ASIA MEDIA GROUP Berhad
Annual Report 2016
72
Notes to the Financial Statements
(continued)
3.
Summary of significant accounting policies (cont’d)
3.1 Basis of consolidation (cont’d)
(b) Business combination
Business combinations are accounted for using the acquisition method from the
acquisition date, which is the date on which control is transferred to the Group. The
cost of an acquisition is measured as the aggregate of the consideration transferred
measured at acquisition date fair value and the amount of any non-controlling interests
in the acquiree. Acquisition-related costs are expensed as incurred and included in
administrative expenses.
For each business combination, the Group elects whether to measure the non-
controlling interest in the acquiree at fair value or at the proportionate share of the
acquiree’s identifiable net assets. When the Group acquires a business, it assesses
the financial assets and financial liabilities assumed for appropriate classification and
designation in accordance with the contractual terms, economic circumstances and
pertinent conditions as at the acquisition date.
If the business combination is achieved in stages, the previously held equity interest
is remeasured at its acquisition date fair value and any resulting gain or loss is
recognised in profit or loss. It is then considered in the determination of goodwill.
Any contingent consideration to be transferred by the acquirer will be recognised at
fair value at the acquisition date. Contingent consideration classified as an asset or
liability that is a financial instrument and within the scope of MFRS 139 ‘Financial
Instruments: Recognition and Measurement’ (“MFRS 139”) is measured at fair value
with changes in fair value recognised either in profit or loss or as a change to other
comprehensive income. If the contingent consideration is not within the scope of
MFRS 139, it is measured in accordance with the appropriate MFRSs.
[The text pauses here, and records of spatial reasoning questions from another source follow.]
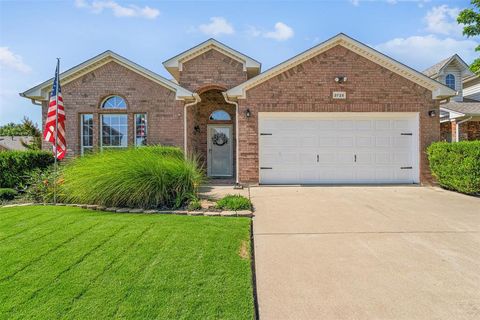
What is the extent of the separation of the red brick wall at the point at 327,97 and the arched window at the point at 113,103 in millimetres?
4810

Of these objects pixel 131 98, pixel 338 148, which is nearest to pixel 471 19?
pixel 338 148

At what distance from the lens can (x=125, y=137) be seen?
11.4 meters

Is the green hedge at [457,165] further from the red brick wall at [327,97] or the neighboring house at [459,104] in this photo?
the neighboring house at [459,104]

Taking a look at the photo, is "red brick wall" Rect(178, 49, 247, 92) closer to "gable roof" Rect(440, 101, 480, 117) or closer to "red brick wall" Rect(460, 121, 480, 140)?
"gable roof" Rect(440, 101, 480, 117)

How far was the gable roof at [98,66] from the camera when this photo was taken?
1089cm

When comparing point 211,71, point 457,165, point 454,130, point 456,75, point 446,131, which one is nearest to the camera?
point 457,165

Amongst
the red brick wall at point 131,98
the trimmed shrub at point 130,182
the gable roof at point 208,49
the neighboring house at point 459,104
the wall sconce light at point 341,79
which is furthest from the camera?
the neighboring house at point 459,104

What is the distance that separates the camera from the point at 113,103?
37.1ft

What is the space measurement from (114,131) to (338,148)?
871cm

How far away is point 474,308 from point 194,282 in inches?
107

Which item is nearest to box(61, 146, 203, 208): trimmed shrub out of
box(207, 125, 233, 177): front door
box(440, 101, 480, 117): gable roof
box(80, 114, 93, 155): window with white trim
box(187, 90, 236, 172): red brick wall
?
box(80, 114, 93, 155): window with white trim

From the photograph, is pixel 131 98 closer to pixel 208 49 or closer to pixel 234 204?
pixel 208 49

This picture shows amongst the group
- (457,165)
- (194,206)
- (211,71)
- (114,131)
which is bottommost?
(194,206)

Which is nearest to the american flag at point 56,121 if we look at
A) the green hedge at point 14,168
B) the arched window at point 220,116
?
the green hedge at point 14,168
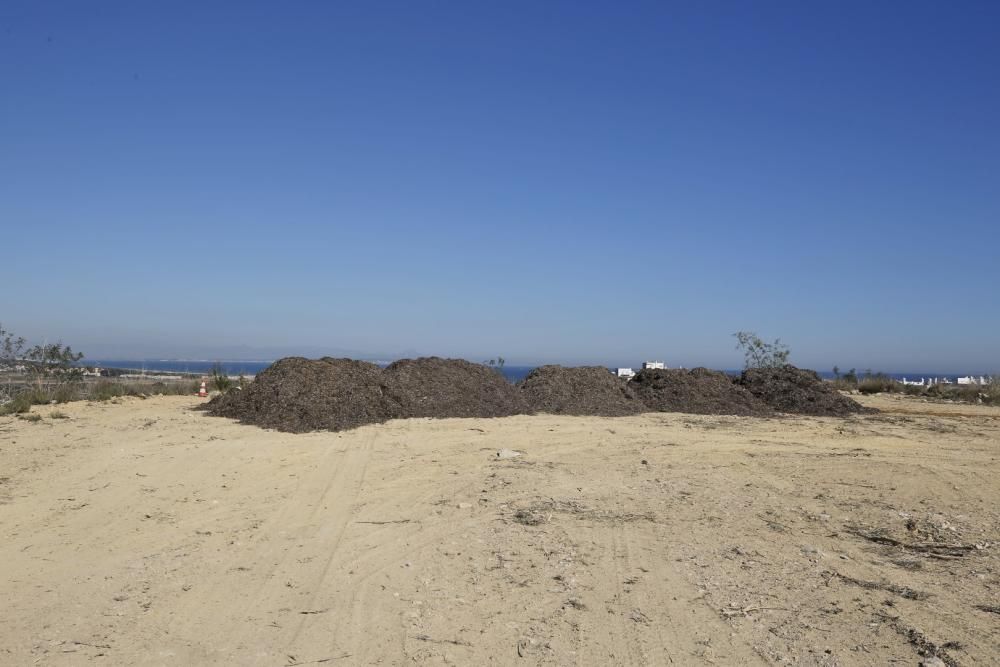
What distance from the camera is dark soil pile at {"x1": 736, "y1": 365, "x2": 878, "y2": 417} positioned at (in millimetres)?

Contingent
consideration that is classified as equity is not remeasured and subsequent settlement
is accounted for within equity.
(c) Acquisitions of non-controlling interests
Changes in the Company’s ownership interest in a subsidiary that do not result in a
loss of control are accounted for as equity transactions between the Group and its
non-controlling interest holders. Any difference between the amount by which the
non-controlling interests are adjusted and the fair value of the consideration paid or
received are recognised directly in equity and attributable to the equity holders of
the Company.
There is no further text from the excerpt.